Totem and Taboo is one of Freud’s most important texts, and he relies heavily on the then-current anthropological literature. The bulk of the text is a meandering analysis of what other scholars have said about “totems”–protective objects that represent some animal or being which must be protected by a community–and “taboos,” or social norms about behaviors that are totally forbidden for religious reasons. Freud’s contribution is his addition of neurosis to the anthropological literature: magic, for example, is a psychic phenomenon, and Freud tells us that “neurosis is characterized by the fact that neurotics elevate psychical reality above factual reality, and react just as seriously to thoughts as normal people do to realities.”

To make sense of this view, we have to remember Freud’s perspective in The Interpretation of Dreams: rather than merely dreaming when we’re asleep, we dream all the time. Our lives are not unfiltered realities; they are modified and changed by the unconscious running on the same hardware as when we are asleep. The neurotic perspective is one where the experience of reality is somehow more shaped by mental processes than those who are “normal” (which itself is a questionable characterization).

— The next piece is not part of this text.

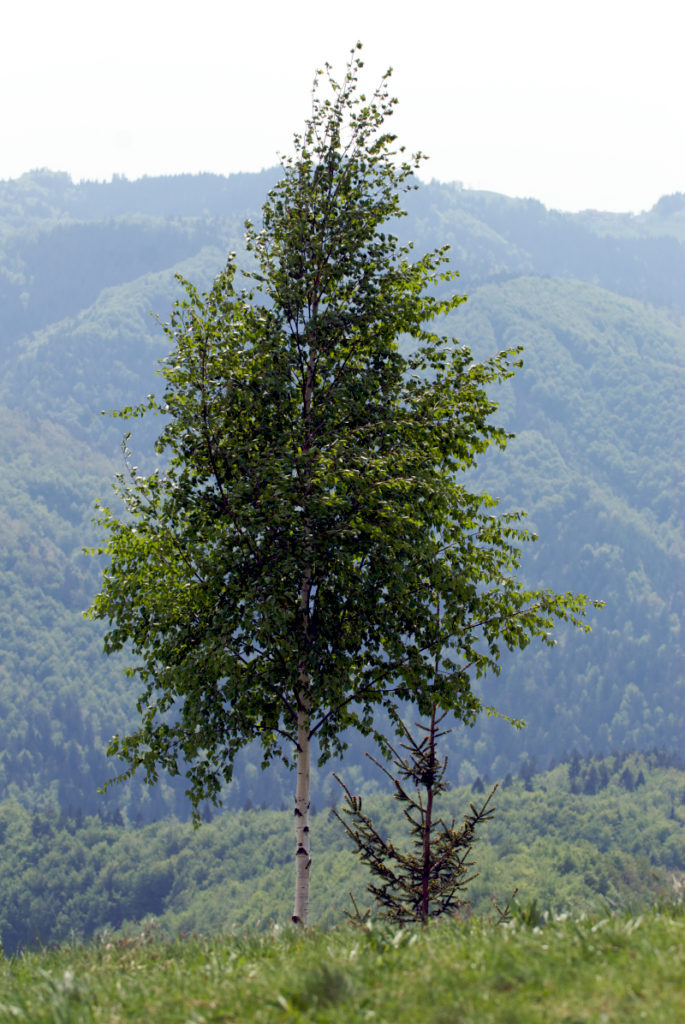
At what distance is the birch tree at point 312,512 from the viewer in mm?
13742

Totem and Taboo is the text where Freud speculatively pitches the idea that morality has its origins in a band of brothers killing their father: we are left with the guilt, and thus project “the father” onto the outside world. I still can’t fully grasp how Freud could build so much of his argumentation on speculation like this, but it is interesting. What it is important here, in my view, is the insight that–somehow–we project our inner compass outward, and that defines how we see the world.

There is a lot to dislike about the piece: Freud follows the early 20th century understanding of the “development” of religion as:

Primitive Religion –> Polytheistic Religion –> Monotheistic Religion –> Scientific Worldview

It’s a classically modernist metanarrative, and it doesn’t hold weight.

Even so, Totem and Taboo is required-reading for those trying to make sense of Freud’s thought.

The other important work in here is “Mourning and Melancholia,” which has in recent decades attracted more attention, thanks to Wendy Brown’s “Resisting Left Melancholy” and Enzo Traverso’s book of the same name.

Mourning is the normal response to the loss to the object of one’s desire, while melancholia is pathological because it is often unconscious. One does not even know that one had desired such a person or thing, and the loss of it is subsumed wholly in the unconscious.

When I left my Ph.D. last summer, I suffered heavily. I couldn’t figure out why, but after a few weeks I realized I was grieving. The Ph.D. was once the object of my desire–it was my driving force–and its loss through me into a state of deep depression. The same is true with leftists who have lost the possibility of a communist future–hence widespread leftist melancholia.

To overcome melancholia, it is necessary to seriously reflect on why we suffer so much. Should it remain unconscious, our suffering will continue.